Em verdade vos digo, muitos profetas e justos desejaram ver o que vedes, e não viram, desejaram ouvir o que ouvis, e não ouviram.” (Mt. 13,17)

A liturgia do 15º Domingo traz um forte apelo para que o ser humano acolha a Palavra e se deixe transformar por ela. Todos os textos nos trazem a imagem do Reino como uma realidade misteriosa, suscinta e discreta, mas com uma inexplicável força transformadora. Ao ser humano cabe a decisão de acolher esta proposta realizada por Jesus Cristo e se deixar transformar igualmente por ela.
####
## Verifique a compreensão:
A – Segundo o trecho citado, que apelo a liturgia do 15º Domingo traz?
B – Traduza para o inglês esta frase do trecho citado: "Ao ser humano cabe a decisão de acolher esta proposta realizada por Jesus Cristo e se deixar transformar igualmente por ela."
####
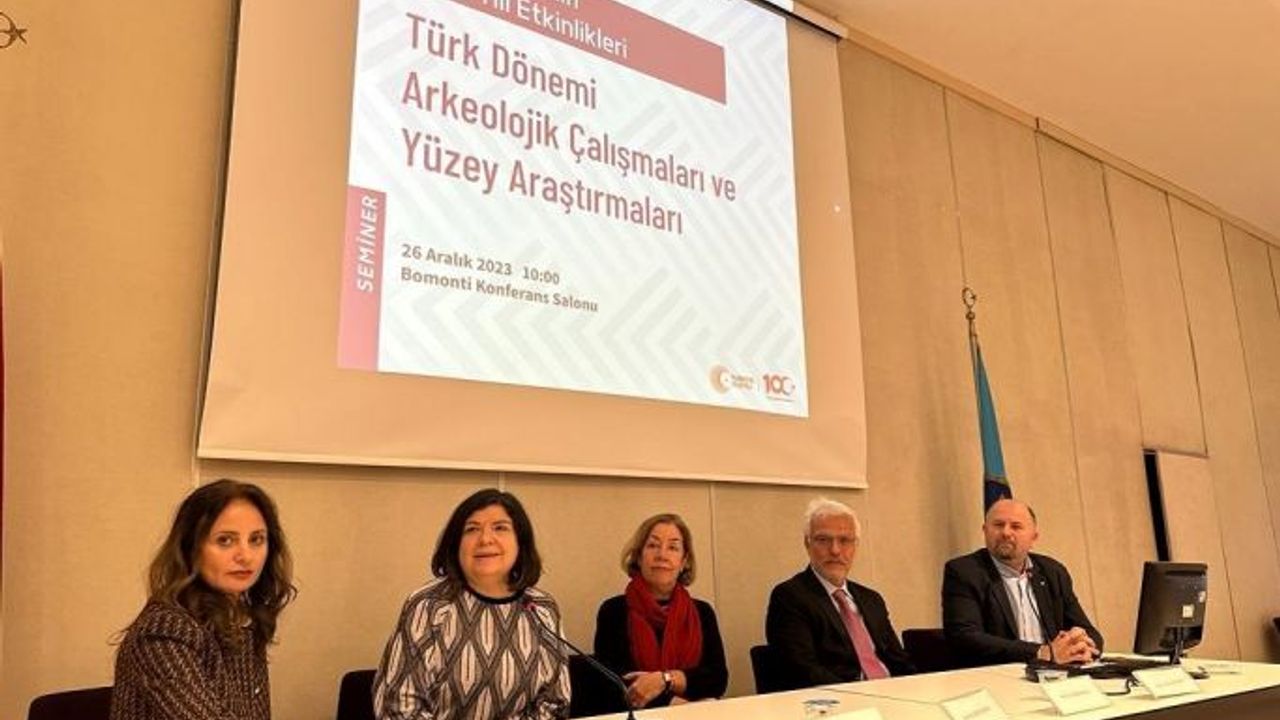 Arkeoloji sempozyumunda Çobankale konuşuldu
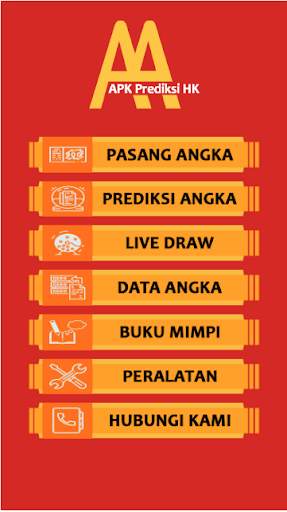 Aplikasi prediksi Hk screenshot 4
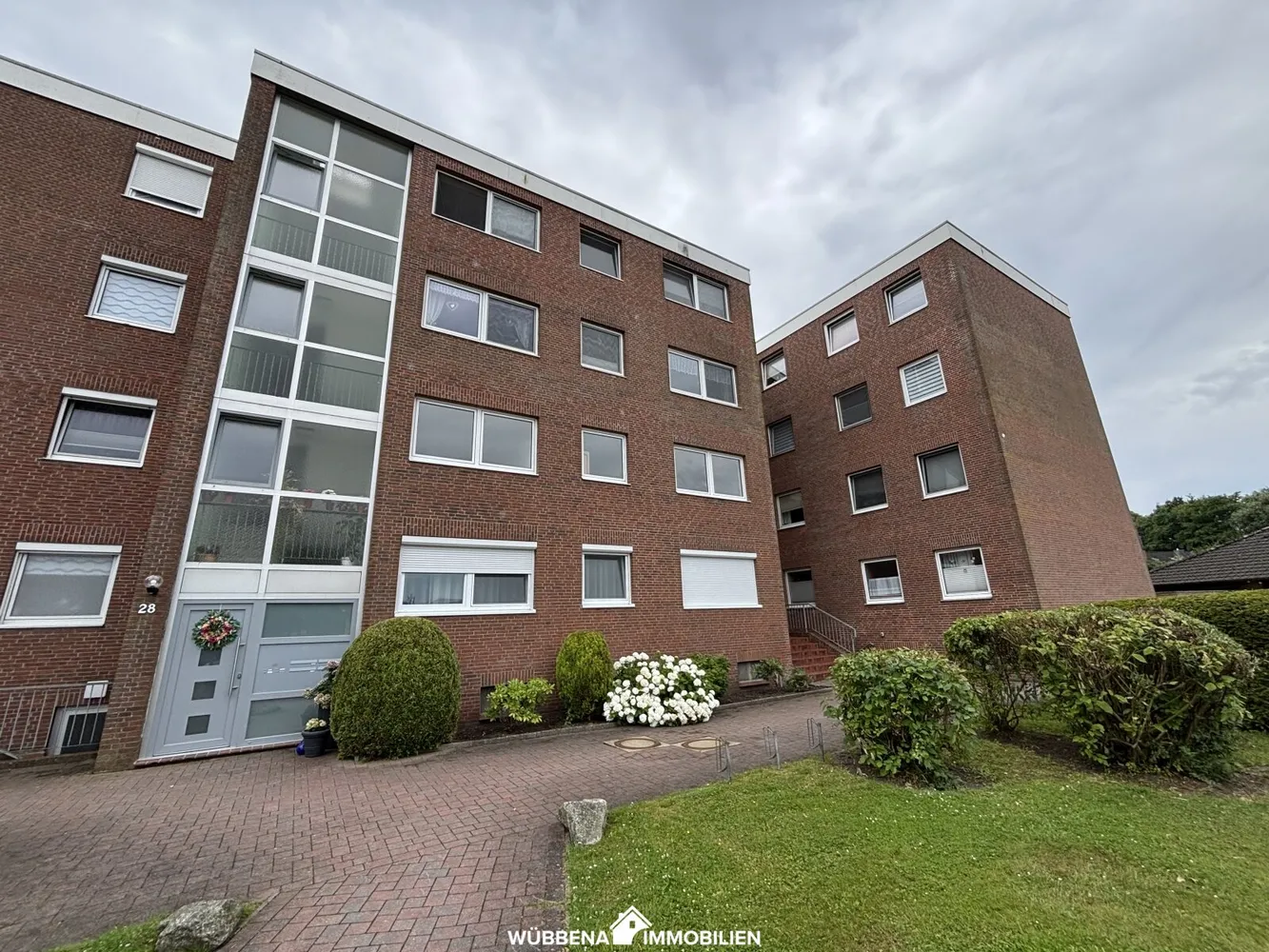 3 Zimmer Wohnung mit 75 m² in Emden – Bild 1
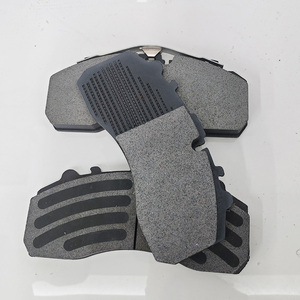<span class=keywords><strong>Pastiglie</strong></span> Freno per Camion <span class=keywords><strong>Textar</strong></span> Akebono WVA29087 Compatibili con Volvo Scania MAN Mercedes Actros Ford F150 - Product Image 4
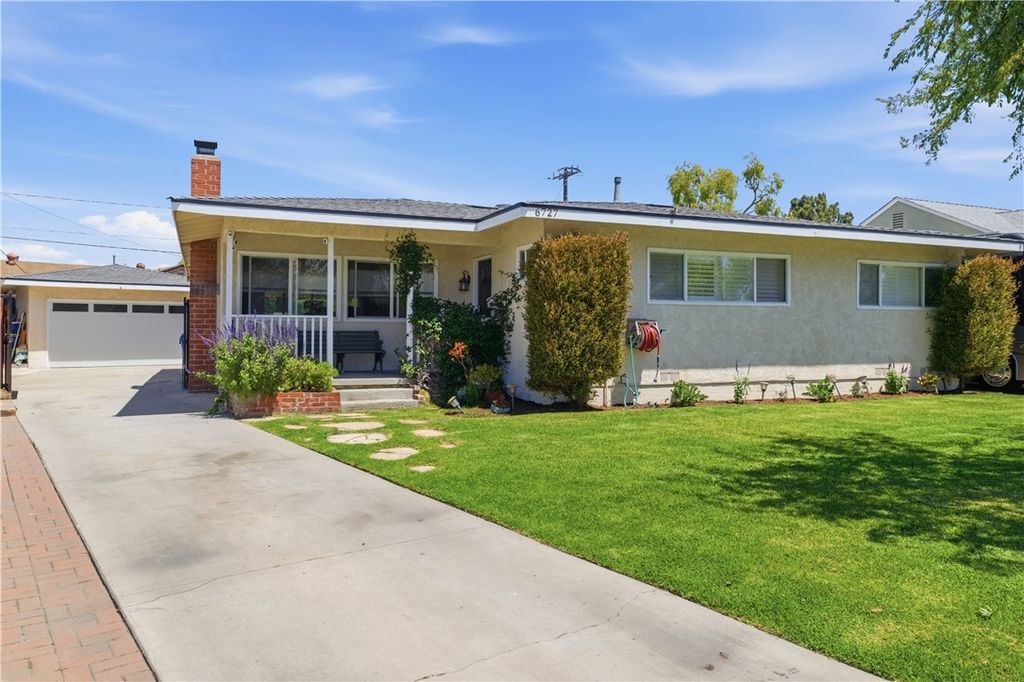 6727 E Pageantry St, Long Beach, CA 90808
####
## Lista de respostas:
A – Um forte apelo para que o ser humano acolha a Palavra e se deixe transformar por ela.

B – The decision to accept this proposal made by Jesus Christ and likewise to let oneself be transformed by it rests with the human being.